>> Start Provided records

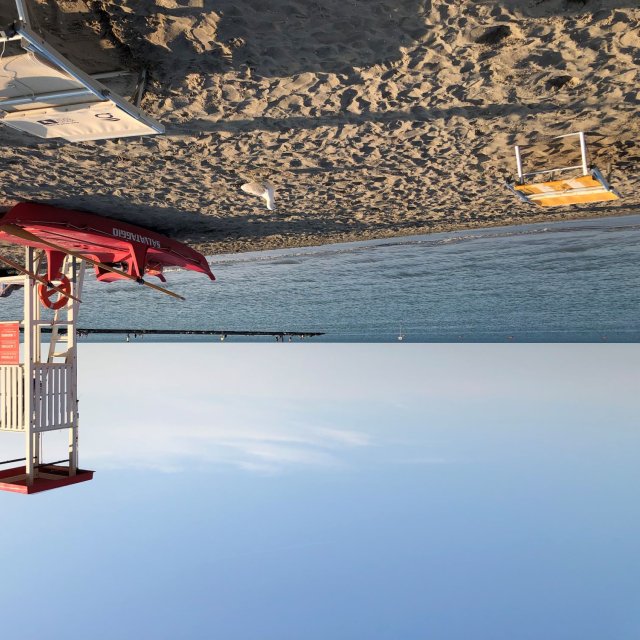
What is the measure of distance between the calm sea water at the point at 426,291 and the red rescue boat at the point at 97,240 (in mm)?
3330

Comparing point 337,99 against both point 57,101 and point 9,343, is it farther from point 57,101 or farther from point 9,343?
point 9,343

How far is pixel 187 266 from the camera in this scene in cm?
699

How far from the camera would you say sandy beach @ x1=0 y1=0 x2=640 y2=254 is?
3000mm

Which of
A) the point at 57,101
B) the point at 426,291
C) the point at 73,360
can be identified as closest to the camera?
the point at 57,101

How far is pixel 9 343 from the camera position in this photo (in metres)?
6.14

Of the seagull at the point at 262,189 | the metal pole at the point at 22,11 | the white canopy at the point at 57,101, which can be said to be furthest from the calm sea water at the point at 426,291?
the metal pole at the point at 22,11

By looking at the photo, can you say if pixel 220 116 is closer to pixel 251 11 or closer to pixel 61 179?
pixel 251 11

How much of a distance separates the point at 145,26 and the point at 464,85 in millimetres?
1833

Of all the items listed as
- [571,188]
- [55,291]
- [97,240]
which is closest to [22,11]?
[571,188]

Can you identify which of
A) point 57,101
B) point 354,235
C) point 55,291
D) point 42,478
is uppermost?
point 354,235

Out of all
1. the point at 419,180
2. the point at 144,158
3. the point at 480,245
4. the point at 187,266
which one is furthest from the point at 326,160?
the point at 480,245

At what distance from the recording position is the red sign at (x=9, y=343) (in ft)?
19.9

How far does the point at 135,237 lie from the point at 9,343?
162 centimetres

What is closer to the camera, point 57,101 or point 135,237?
point 57,101
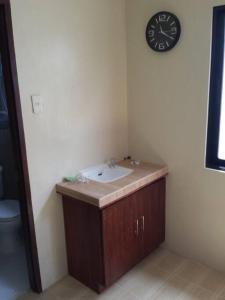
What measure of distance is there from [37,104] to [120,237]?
1.10 m

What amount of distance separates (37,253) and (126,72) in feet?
5.40

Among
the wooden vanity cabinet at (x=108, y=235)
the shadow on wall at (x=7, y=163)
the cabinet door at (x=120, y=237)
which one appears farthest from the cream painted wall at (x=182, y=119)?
the shadow on wall at (x=7, y=163)

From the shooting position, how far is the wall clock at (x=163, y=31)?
2.07m

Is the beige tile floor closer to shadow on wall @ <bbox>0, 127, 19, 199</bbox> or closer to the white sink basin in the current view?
the white sink basin

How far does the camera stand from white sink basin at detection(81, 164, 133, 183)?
2.24 metres

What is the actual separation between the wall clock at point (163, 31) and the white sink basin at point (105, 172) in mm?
1018

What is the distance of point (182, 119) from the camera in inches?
87.0

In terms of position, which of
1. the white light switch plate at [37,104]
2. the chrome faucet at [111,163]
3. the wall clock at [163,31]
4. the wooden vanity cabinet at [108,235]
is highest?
the wall clock at [163,31]

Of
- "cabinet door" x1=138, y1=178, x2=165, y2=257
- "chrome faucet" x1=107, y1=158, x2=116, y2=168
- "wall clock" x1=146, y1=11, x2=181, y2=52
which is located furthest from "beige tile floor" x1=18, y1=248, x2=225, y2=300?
"wall clock" x1=146, y1=11, x2=181, y2=52

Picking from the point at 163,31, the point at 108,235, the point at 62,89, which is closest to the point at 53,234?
the point at 108,235

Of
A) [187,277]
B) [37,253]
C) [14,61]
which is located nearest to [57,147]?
[14,61]

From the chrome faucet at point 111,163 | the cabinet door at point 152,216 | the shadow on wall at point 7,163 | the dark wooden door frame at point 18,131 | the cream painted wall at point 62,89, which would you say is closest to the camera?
the dark wooden door frame at point 18,131

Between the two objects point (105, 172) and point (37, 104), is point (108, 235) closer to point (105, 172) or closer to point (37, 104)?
point (105, 172)

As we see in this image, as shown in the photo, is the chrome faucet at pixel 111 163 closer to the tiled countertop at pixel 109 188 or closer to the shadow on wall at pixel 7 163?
the tiled countertop at pixel 109 188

>> End Provided records

* What to produce
Recast the lines of the entries, starting at the line containing "Between the two" and ending at the last line of the entries, as a Markdown table with the columns Row and Text. Give each line its own numbered row and leave out blank lines.

* Full answer
| Row | Text |
|---|---|
| 1 | Between the two objects point (105, 172) and point (37, 104), is point (108, 235) closer to point (105, 172) or closer to point (37, 104)? |
| 2 | point (105, 172) |
| 3 | As we see in this image, as shown in the photo, is the chrome faucet at pixel 111 163 closer to the tiled countertop at pixel 109 188 or closer to the shadow on wall at pixel 7 163? |
| 4 | the tiled countertop at pixel 109 188 |